Nachvollziehbar, dass vor allem Handarbeit gefragt ist und dass besonders in der Lesezeit viel Schweiß fließt, wenn die sogenannten Buttenträger ihre wertvolle Last durch die Weinberge ins Tal tragen müssen. Bewirtschaftet werden die rund 40 Hektar Anbaufläche des Himmelreichs vom Staatsweingut Staatliche Lehr- und Versuchsanstalt für Wein- und Obstbau Weinsberg, das vor 150 Jahren gegründet wurde.

Eine Pause einlegen und ein wenig durchschnaufen. Den weiten Blick auf die Stadt, den Neckar und das historische Schloss Horneck werfen. Die entspannenden Minuten im Schatten eines Walnussbaumes tun gut. Ein Gläschen fruchtiger Lemberger Weißherbst auch. Auf dem 247 Meter hohen Michaelsberg gibt es zur weiteren Stärkung selbst gebackenen Rhabarberkuchen in „Schäfers Landrestaurant“.
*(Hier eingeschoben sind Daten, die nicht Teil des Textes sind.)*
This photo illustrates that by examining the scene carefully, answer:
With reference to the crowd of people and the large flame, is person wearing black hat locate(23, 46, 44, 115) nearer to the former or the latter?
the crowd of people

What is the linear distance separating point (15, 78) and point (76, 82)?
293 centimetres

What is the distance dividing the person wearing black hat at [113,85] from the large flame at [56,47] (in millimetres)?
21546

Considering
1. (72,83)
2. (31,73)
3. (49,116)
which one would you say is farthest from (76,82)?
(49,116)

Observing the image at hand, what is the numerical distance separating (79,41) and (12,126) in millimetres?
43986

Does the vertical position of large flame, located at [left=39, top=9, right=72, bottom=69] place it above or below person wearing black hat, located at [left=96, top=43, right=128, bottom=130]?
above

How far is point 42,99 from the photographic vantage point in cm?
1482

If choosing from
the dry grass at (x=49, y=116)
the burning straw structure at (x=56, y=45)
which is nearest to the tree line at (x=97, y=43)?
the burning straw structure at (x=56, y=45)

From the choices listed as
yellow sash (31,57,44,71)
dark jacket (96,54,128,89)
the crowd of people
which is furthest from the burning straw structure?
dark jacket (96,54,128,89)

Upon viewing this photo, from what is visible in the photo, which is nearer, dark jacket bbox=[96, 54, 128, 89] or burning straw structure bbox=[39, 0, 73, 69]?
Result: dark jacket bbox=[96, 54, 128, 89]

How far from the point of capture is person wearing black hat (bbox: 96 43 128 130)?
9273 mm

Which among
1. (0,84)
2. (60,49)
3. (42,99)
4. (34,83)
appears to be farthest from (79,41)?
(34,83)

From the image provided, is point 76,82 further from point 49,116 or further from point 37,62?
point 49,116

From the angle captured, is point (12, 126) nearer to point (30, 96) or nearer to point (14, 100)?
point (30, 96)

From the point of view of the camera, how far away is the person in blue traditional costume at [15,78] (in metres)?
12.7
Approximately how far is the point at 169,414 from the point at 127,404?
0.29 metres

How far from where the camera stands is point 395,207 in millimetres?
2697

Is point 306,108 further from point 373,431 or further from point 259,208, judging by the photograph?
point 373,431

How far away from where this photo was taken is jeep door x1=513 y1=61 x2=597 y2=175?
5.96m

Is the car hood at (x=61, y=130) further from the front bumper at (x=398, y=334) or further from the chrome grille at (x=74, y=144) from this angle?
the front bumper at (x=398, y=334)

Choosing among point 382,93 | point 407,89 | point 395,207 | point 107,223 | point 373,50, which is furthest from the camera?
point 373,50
Horneck ist eines der größten Schlösser am Neckar. Es gehörte einst dem Deutschorden. Foto: dpa-tmn/Gundelsheim

„Ich weiß noch gut, dass mein Schulweg immer durch die Weinberge nach Gundelsheim geführt hat“, kramt Michael Schäfer in Kindheitserinnerungen. Mit seiner Frau Gerda führt er die Gaststätte in der dritten Familiengeneration. Er betreibt auch Ferienwohnungen, eine Metzgerei und einen Hofladen, zudem ist er Winzer und Landwirt.

Es folgt eine Stippvisite in der St. Michaelskapelle nebenan, deren Ursprünge bis ins achte Jahrhundert zurückgehen. Sie gilt als eines der ältesten Kirchengebäude in der Region. In einer Mauernische gibt es Überreste aus der Römerzeit – ein Altar für die Götter Jupiter und Juno.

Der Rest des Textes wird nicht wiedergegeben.